Last year during the Lapse Of Reason trip we ran through some pretty snotty slop crossing Matagorda Bay - East Bay was a mess when we got there and it was pretty much every boat for themselves. That crossing in those conditions resulted in a 2 snapped trolling motor mounts and a broken T-Top that was about to take the console with it!


----------



## Ernest (May 21, 2004)

Wave height is measured trough to crest. Not crest to sea level.


----------



## Empty Pockets CC (Feb 18, 2009)

4' "chop" is ridiculous. In that kind of sea you better have a life jacket on and be ready to abandon ship in a bay boat. Either that or you need to stop drinking after the second wade. Baffin does dish out some rough stuff around center rocks with a northeaster blowing about 30 but 4' chop?! I need to go get my rubber boots on...and it's not because of the water level in here...


----------



## Reynolds4 (Jan 18, 2010)

How do y'all keep your croaker alive in 4' chop, mine keep dying :headknock


----------



## ATX 4x4 (Jun 25, 2011)

Reynolds4 said:


> How do y'all keep your croaker alive in 4' chop, mine keep dying :headknock


I buys 'em dead. I catches me sum mo caffishis dat way.


----------



## bigfishtx (Jul 17, 2007)

Ernest said:


> Wave height is measured trough to crest. Not crest to sea level.


You sure? I have always been told differently


----------



## bigfishtx (Jul 17, 2007)

OK looked it up on Noaa Website it is trough to crest.

Whatever the case, I doubt any 'bay boat" can run safely as much speed in a four foot chop. So I do want to witness this crazy shoot out. :brew2:


----------



## goodwood (Mar 30, 2009)

Wow thats right. Its trough to crest. I dunno where i got the idea of measuring waterline to crest. Ok my previous wave height references need to be doubled.


----------



## Smackdaddy53 (Nov 4, 2011)

Reynolds4 said:


> How do y'all keep your croaker alive in 4' chop, mine keep dying :headknock


Oxygen and a padded livewell

http://www.fishingscout.com/anglers/SmackDaddy


----------



## ReelWork (May 21, 2004)

As do mine... Also puts into perpective just how wrong the NOAA forecasts are as well. 1-2 feet my arse!


----------



## yellowskeeter (Jul 18, 2008)

regardless, I will NOT be participaiting!


----------



## fattyflattie (May 20, 2008)

When did everyone finally learn how to accurately measure wave heights? Next is wind speed. I remember looking up data off of a buoy offshore SPI and there only being 2-3 days out of a year with 30 mph sustained winds for more than either an hour or three hours, however it was measured. Even at 25 mph was something like 8 times in a year. Used to take a cheap anemometer with us to the coast for grins, you'd be suprised how strong a 22-25 mph gust is, what I used to call 30+. 
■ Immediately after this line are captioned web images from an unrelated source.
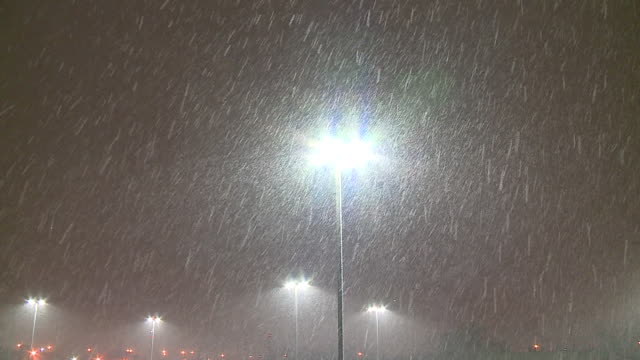 WGN Snow Falls From Night Sky in Front of Parking Lot Lights in Chicago on Dec 11 2017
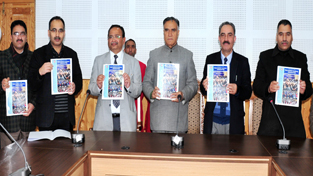 Judges of the High Court and others releasing newsletter of J&K State Judicial Academy at Jammu on Tuesday.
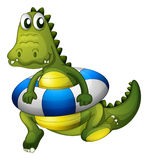 A crocodile with a lifebouy Stock Images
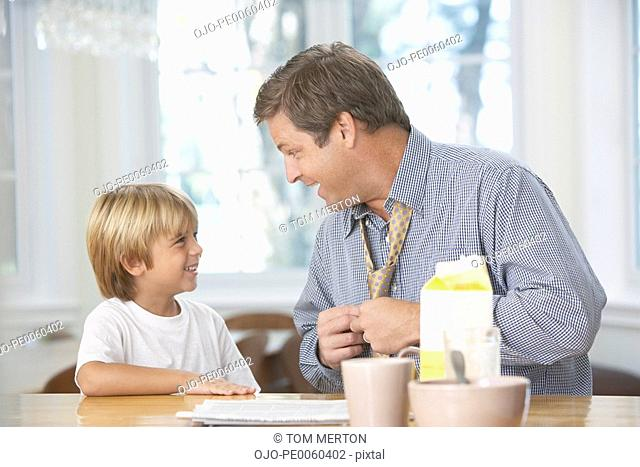 Man and young boy in kitchen bonding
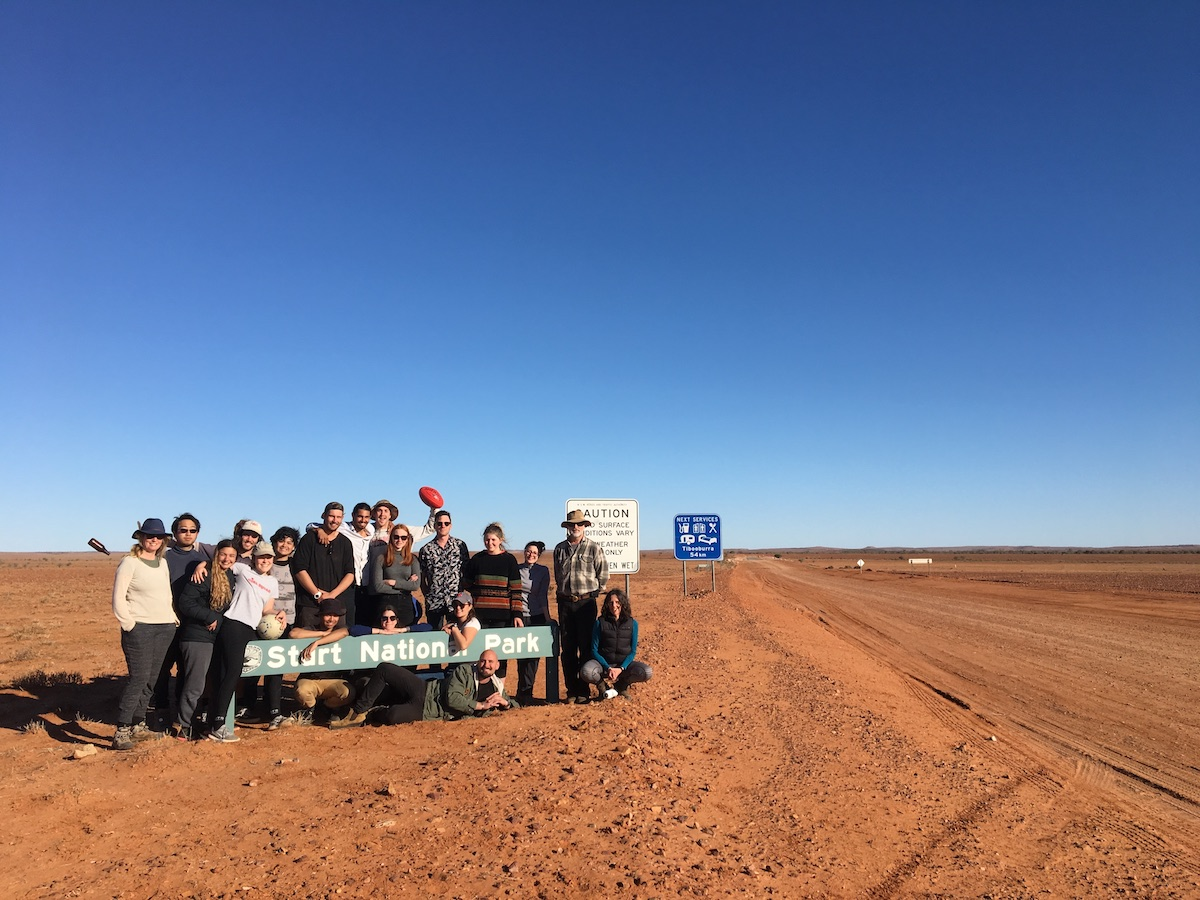 the group at Sturt National Park, blue sky above and red soil below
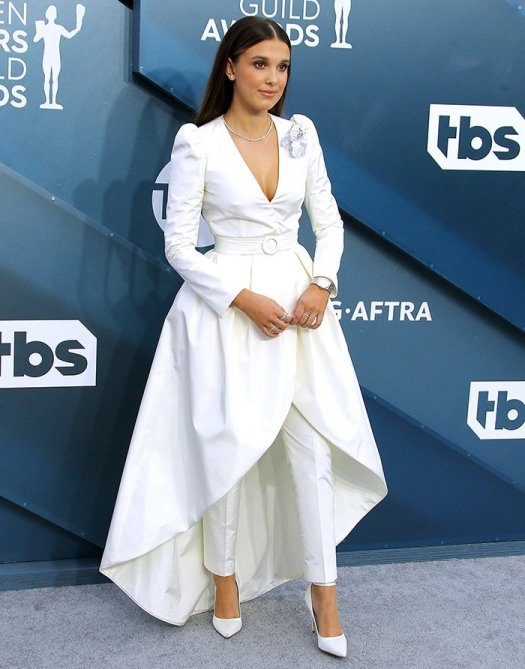 Millie Bobby Brown shows a glimpse of cleavage in Louis Vuitton white dress suit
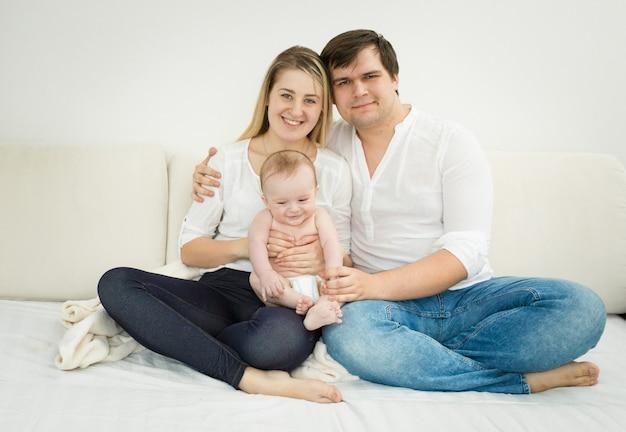 Portret szczęśliwej młodej rodziny pozuje z synkiem na łóżku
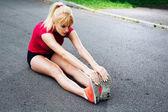 Pareggiatore femminile lo stretching prima di una corsa — Foto Stock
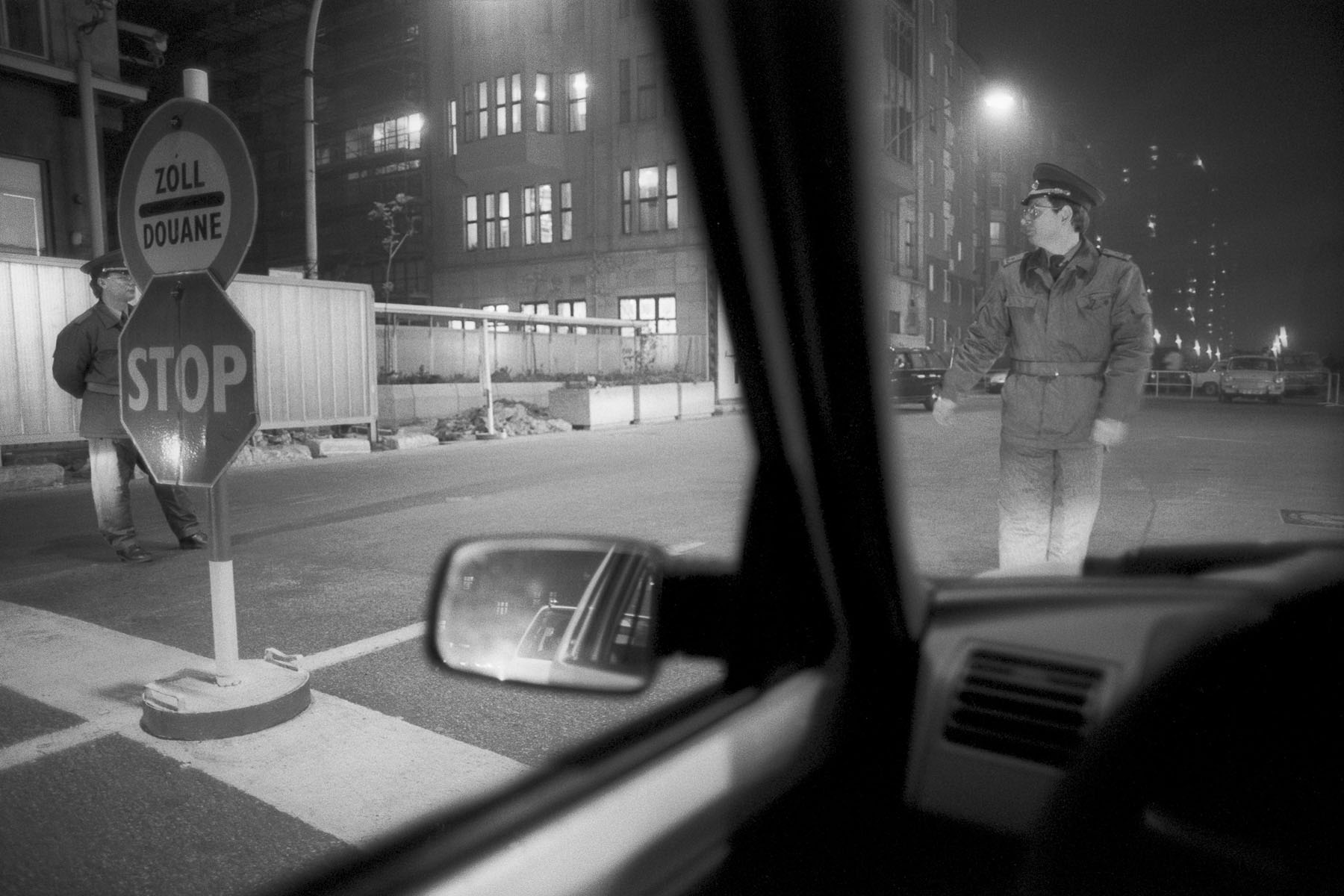 East-German soldier at Checkpoint Charlie, crossing point between East and West Berlin on November 10, 1989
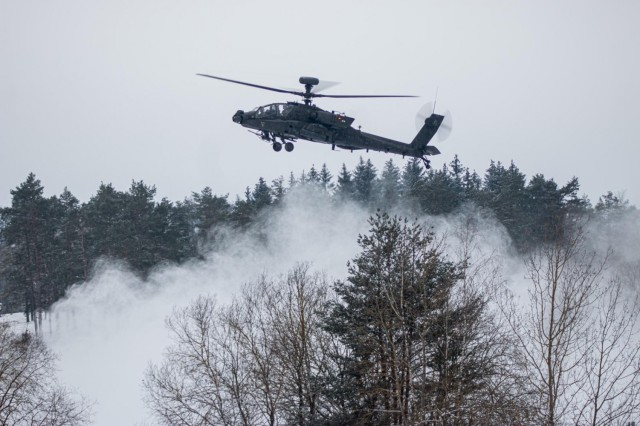 an AH-64 Apache from 1st Battalion, 101st Combat Aviation Brigade hovers as it waits to fire its weapons in support of a Fire Coordination Support Exercise at Grafenwoehr Training Area, Germany Feb. 9.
And I agree with Reelwork, sometimes there is no substitute for length and power. I've been in solid 2's in Aransas and West Matty too many times, and even in a boat that I think is great in the chop it still isn't something that's fun. There is something to be said for getting up 50+ or so in the chop (not 4's) to where it smooths out and you are just spanning them, but just so tiring on your mind. Exhausting.


----------



## Kyle 1974 (May 10, 2006)

spring time is here! windy days... bring on the threads!!!

LOL


----------



## yellowskeeter (Jul 18, 2008)

Just join us on LOR. Nuff said!


----------



## texasislandboy (Apr 28, 2012)

I wish I could make that LOA trip but I may just end up meeting you guys up at rockport.


----------



## Newbomb Turk (Sep 16, 2005)

Reynolds4 said:


> How do y'all keep your croaker alive in 4' chop, mine keep dying :headknock


Gyro stabilized livewell..


----------



## SoberBrent (Jun 17, 2013)

I call dibbs on last place!


----------



## gunsmoke11 (Apr 30, 2012)

Levi said:


> I've proven the Haynie LS in 20 different tournaments... Pretty sad when the big bay boats are slowing down to keep from going airborn and I'm digging the nose in and giving her more juice... That said the HO won't be beat in rough water... Once again, proven in the worst conditions possible


Levi ill run you heck lets do it on a true 6 footer day! But we need to leave from a protected ramp about 150 yards long lol


----------



## whistlingdixie (Jul 28, 2008)

I think this would be so awesome to do because so many people would tear the **** out of their boats just to say they own the best. No offense to half the guys on 2 cool but I firmly believe the driver makes up about 75% of how a boat performs.


----------



## gunsmoke11 (Apr 30, 2012)

I already won


----------



## [email protected] (Jun 25, 2005)

whistlingdixie said:


> I think this would be so awesome to do because so many people would tear the **** out of their boats just to say they own the best. No offense to half the guys on 2 cool but I firmly believe the driver makes up about 75% of how a boat performs.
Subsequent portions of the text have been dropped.